§ YOUR INSTRUCTIONS
Gather every line of the rows below that contains the string "large" and copy those lines out.
****
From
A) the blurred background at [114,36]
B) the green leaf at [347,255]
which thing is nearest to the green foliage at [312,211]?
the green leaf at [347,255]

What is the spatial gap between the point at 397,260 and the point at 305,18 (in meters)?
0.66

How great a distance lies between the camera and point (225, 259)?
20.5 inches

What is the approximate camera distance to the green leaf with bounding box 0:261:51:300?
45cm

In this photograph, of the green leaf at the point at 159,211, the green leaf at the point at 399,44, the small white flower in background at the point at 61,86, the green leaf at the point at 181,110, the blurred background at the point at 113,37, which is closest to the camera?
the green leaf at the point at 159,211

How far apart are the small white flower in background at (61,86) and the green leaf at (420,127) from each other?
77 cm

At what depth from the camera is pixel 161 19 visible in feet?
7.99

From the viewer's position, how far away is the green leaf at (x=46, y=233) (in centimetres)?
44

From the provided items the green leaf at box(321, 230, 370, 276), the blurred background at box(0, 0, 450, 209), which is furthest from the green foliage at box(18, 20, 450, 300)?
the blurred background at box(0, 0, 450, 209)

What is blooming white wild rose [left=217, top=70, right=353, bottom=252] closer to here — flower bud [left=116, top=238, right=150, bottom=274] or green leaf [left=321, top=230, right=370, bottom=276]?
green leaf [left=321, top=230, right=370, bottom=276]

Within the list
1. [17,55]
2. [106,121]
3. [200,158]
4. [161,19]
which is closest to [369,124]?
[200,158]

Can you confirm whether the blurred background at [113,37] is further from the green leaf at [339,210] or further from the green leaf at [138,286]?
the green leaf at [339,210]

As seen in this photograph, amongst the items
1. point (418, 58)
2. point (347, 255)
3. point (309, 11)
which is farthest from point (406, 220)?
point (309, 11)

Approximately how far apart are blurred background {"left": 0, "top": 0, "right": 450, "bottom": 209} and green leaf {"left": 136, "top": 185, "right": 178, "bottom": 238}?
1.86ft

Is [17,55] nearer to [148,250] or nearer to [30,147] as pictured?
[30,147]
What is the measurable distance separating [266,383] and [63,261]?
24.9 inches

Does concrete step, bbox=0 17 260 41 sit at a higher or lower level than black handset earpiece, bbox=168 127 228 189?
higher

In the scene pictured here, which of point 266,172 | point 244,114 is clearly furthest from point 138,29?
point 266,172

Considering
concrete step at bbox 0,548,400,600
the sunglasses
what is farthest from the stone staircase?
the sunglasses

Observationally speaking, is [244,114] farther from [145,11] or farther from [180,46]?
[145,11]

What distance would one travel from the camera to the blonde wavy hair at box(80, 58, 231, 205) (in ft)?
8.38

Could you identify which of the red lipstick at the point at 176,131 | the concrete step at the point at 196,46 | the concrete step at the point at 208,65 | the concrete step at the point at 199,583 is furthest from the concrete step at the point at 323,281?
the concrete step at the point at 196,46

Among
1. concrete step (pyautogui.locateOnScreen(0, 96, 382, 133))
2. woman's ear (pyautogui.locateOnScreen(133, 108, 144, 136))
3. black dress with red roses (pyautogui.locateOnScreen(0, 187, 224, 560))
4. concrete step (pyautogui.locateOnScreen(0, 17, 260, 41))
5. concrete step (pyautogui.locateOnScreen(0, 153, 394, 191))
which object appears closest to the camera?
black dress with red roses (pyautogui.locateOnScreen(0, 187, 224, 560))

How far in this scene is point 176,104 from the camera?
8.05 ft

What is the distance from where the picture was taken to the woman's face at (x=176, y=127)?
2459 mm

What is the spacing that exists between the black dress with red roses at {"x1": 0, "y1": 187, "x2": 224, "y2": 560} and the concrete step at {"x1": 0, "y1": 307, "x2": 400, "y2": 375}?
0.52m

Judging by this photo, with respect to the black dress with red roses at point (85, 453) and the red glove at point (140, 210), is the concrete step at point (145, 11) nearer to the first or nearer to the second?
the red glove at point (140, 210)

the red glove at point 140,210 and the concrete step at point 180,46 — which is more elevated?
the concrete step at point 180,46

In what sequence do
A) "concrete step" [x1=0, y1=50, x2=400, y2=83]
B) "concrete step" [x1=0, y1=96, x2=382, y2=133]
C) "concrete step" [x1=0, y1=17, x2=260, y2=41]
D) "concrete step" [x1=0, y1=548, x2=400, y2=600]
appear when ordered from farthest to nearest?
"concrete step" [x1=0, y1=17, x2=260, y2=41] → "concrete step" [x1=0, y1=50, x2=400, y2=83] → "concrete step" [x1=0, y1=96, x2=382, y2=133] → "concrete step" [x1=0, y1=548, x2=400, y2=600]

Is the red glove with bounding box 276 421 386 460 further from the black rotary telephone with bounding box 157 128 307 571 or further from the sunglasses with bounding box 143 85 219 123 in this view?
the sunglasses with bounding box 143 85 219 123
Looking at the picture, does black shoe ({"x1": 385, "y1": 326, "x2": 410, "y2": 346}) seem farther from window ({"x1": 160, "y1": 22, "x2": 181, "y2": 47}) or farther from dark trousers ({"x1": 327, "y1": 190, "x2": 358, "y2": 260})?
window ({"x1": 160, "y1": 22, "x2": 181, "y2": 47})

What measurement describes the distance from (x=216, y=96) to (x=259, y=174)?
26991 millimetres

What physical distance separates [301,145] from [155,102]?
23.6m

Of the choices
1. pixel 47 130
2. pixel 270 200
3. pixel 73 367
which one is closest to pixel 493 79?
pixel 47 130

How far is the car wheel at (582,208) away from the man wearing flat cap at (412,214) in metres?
****
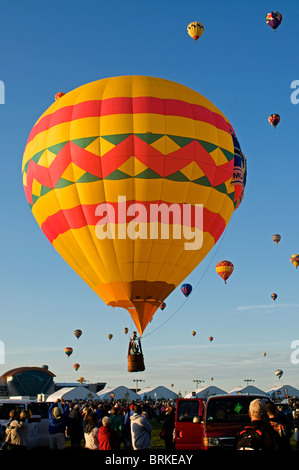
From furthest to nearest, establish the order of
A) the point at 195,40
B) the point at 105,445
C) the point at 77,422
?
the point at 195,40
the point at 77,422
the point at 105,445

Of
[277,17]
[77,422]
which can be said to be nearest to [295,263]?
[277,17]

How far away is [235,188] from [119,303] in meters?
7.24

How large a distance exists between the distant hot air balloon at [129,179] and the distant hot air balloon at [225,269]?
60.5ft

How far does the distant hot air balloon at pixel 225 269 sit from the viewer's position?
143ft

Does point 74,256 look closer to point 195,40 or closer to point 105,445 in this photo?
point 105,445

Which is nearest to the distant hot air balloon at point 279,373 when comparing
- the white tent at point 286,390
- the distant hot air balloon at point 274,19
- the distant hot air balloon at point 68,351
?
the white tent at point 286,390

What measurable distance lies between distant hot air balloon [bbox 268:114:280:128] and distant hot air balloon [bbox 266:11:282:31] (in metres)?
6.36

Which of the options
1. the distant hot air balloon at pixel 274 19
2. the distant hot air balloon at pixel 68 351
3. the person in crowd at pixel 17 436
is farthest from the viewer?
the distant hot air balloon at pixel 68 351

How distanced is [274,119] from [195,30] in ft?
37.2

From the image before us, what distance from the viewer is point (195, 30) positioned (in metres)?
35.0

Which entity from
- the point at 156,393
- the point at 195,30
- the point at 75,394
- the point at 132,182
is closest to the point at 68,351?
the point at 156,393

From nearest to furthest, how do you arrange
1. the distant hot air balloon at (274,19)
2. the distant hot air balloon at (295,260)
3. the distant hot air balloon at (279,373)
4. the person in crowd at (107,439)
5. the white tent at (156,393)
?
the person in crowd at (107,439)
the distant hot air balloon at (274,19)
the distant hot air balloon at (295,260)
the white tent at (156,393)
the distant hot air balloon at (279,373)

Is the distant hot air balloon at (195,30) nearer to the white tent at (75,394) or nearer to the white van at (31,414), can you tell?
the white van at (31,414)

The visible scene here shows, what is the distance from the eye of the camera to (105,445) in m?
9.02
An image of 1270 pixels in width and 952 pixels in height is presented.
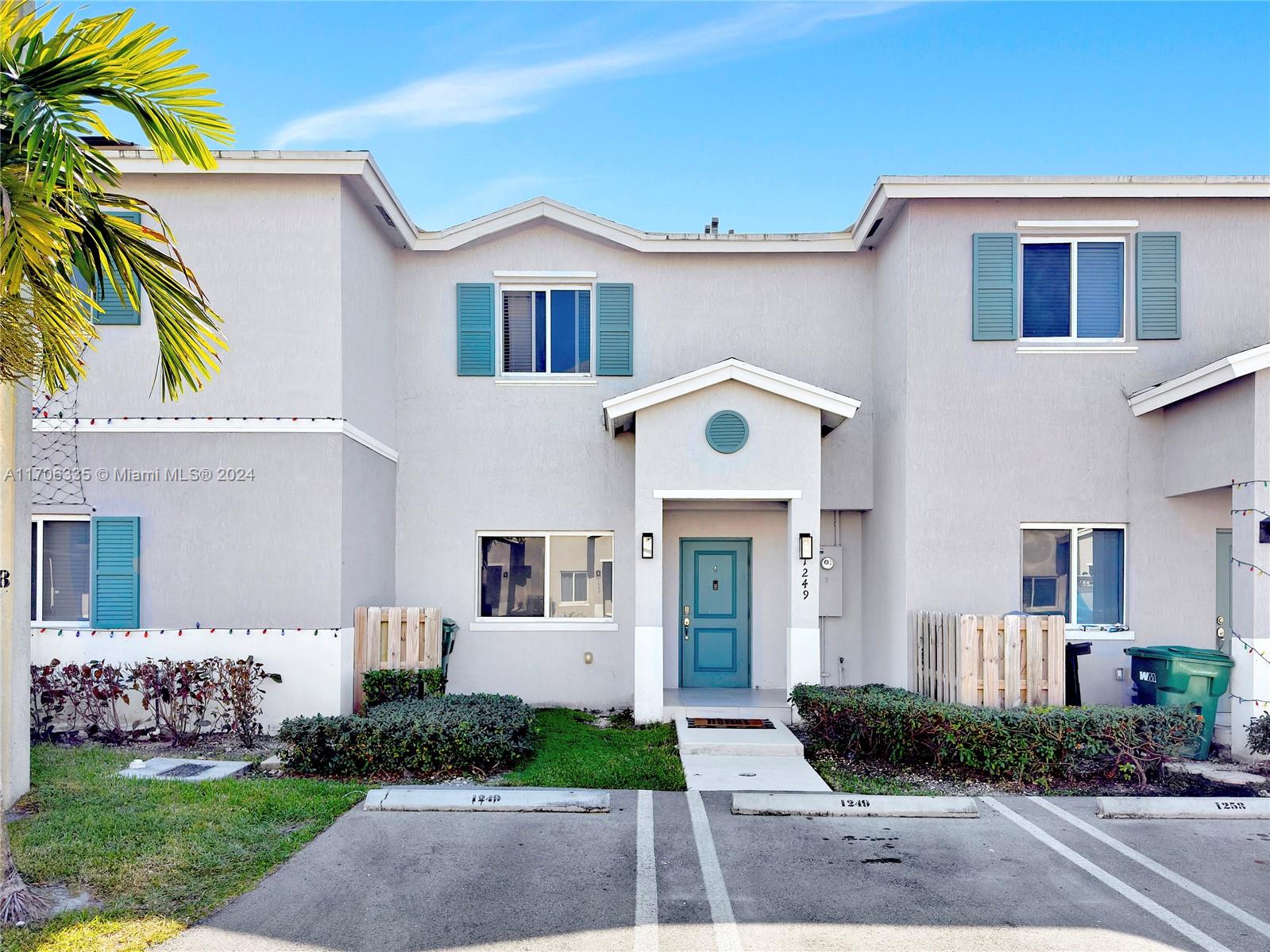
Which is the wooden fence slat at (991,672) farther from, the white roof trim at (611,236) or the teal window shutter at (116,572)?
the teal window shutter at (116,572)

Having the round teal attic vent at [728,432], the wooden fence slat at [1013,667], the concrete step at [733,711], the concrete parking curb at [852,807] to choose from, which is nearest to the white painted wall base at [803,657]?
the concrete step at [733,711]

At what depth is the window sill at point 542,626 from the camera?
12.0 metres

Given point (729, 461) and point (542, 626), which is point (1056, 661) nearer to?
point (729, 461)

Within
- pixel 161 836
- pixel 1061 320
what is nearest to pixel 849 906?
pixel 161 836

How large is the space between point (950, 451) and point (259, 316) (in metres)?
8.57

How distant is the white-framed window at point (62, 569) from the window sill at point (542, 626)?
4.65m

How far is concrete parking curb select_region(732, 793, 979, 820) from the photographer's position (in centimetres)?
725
****
§ SOLUTION TO THIS EXERCISE
How large a distance exists between the distant hot air balloon at [129,179] and the distant hot air balloon at [225,269]?
How large is the space between point (950, 451) and point (259, 316) (in metres)?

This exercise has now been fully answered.